Deploying Azure Databricks with Private Endpoints Using Terraform
A production-ready, multi-environment Terraform configuration for deploying Azure Databricks with full network isolation. VNet injection, private endpoints for storage and workspace, automated subnet delegation management, and a PowerShell deployment script that handles the hard parts for you.
Table of Contents
Why Private Endpoints for Databricks?
If you're running Databricks in an enterprise environment, especially in government or financial services, you'll quickly hit this requirement: no public network access. The default Databricks deployment exposes the workspace, storage accounts, and data plane to the public internet. For regulated industries, that's a non-starter.

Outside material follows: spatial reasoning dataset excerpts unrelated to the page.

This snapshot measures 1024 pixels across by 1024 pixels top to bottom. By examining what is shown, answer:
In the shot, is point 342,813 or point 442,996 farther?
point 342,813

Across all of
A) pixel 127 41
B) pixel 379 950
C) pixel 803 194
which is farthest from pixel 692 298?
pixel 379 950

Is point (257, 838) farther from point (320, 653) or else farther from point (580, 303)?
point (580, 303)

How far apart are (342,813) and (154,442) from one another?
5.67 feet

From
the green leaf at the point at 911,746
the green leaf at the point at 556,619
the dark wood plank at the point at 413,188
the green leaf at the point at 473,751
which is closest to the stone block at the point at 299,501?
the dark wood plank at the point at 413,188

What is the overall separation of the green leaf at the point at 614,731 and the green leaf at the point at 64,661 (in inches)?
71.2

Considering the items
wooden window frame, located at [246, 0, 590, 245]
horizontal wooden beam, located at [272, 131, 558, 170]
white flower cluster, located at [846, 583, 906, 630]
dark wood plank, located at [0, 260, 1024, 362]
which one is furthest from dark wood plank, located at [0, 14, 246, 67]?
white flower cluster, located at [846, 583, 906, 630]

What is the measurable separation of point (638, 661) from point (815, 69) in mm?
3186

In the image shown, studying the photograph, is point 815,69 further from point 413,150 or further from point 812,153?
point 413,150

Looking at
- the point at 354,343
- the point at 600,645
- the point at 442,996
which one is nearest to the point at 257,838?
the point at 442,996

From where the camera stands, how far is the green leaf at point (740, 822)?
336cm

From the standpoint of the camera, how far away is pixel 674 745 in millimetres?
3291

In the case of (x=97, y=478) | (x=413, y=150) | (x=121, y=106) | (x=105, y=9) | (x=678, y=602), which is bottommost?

The solution is a combination of VNet injection (Databricks clusters run inside your own virtual network) and private endpoints (all data plane access goes through private IPs). This gives you complete network isolation while maintaining full Databricks functionality.
The challenge? Getting all the pieces right. Subnet delegations, NSG associations, private DNS zones, storage account firewall rules, access connector identities, and the Databricks workspace itself all need to be configured in the correct order with the correct dependencies. Miss one piece and the deployment fails with cryptic error messages.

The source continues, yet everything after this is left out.